* [Условие задания]
Какими словами в тексте о спектакле идет отрывок от «Только проглядел Борис» до «добрых не щадит.)» включительно? Выпишите его дословно.

* [Фрагмент для чтения]
+--
Разве можно было себе представить, что нежный Тихон (Игорь Гордин) по сути куда больше достоин любви, чем вежливый и безвольный Борис (Максим Виторган). Он брезгливо вздыхает всякий раз, когда ему приходится общаться то с тонкоголосой и очень впечатлительной Глашей (Арина Нестерова), то с заполошным святым Кулигиным (Игорь Ясулович). Для него и та, и другой – без различия – юродивые. «Я понимаю, все это наше, русское, родное, а все не привыкну никак». – пожалуй, единственное, что Борис говорит с убежденностью. Родное можно ненавидеть. Ненавидеть эту бессмысленную страсть унижать и унижаться, что постоянно обуревает дядюшку Дикого (Владимир Сальников), который самозабвенно демонстрирует всем зад как символ своего отношения к миру и также самозабвенно вымазывает лицо и руки грязью изображая раскаяние. Можно ненавидеть ту моментальную неизбежность, с которой расплата в этом русском омуте приходит сразу после счастья (да и было ли оно, это счастье?), когда первые же слова любви теряют свои смысл под мерными ударами капель о жестяное ведро, как будто сама судьба льет тебе холодную воду на затылок, чтобы постепенно свести с ума. Можно ненавидеть эту жизнь «на миру» (здесь все время кто-то безмолвно наблюдает с колосников). Можно тяготиться одержимой неуемной добротой механика-самоучки, мечтающего осчастливить человечество.
Только проглядел Борис тот нерастраченный запас невысказанной, немой, растворенной в самом воздухе любви, за что и получил под дых от Кудряша (Владимир Пучков), когда посмел предположить, что Катерина может побороть свою любовь и смириться. (Здесь вообще эмоции не сдерживают и руки распускают часто и жестоко: могут пинать шапку Кулигина, пока тот не свалится с высот своих грез на землю, не ткнется лицом в грязь, здесь могут отхлестать платком по лицу: не будь таким добрым – жизнь добрых не щадит.)
+--
* [Исходные данные]
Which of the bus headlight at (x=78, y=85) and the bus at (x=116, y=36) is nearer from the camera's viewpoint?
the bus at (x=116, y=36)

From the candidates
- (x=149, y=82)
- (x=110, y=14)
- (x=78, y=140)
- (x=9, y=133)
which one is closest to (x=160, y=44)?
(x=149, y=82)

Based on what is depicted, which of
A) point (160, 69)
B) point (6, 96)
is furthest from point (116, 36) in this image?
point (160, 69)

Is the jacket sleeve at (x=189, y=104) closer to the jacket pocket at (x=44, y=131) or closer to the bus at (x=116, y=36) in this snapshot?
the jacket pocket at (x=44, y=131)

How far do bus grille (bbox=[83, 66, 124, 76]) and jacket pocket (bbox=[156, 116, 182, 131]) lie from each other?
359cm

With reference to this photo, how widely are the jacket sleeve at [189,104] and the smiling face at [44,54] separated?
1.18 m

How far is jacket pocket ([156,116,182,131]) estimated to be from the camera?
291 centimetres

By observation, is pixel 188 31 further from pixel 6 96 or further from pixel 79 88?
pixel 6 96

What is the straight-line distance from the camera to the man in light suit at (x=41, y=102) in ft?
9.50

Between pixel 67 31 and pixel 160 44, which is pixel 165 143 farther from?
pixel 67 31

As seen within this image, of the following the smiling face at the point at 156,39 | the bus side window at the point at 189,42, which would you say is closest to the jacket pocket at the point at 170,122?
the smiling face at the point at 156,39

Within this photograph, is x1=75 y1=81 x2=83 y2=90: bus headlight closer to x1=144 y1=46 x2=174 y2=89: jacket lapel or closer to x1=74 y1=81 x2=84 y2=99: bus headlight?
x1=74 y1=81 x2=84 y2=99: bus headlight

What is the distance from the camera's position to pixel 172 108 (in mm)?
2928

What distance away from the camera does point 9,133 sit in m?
+--
* [Письменный ответ]
Только проглядел Борис тот нерастраченный запас невысказанной, немой, растворенной в самом воздухе любви, за что и получил под дых от Кудряша (Владимир Пучков), когда посмел предположить, что Катерина может побороть свою любовь и смириться. (Здесь вообще эмоции не сдерживают и руки распускают часто и жестоко: могут пинать шапку Кулигина, пока тот не свалится с высот своих грез на землю, не ткнется лицом в грязь, здесь могут отхлестать платком по лицу: не будь таким добрым – жизнь добрых не щадит.)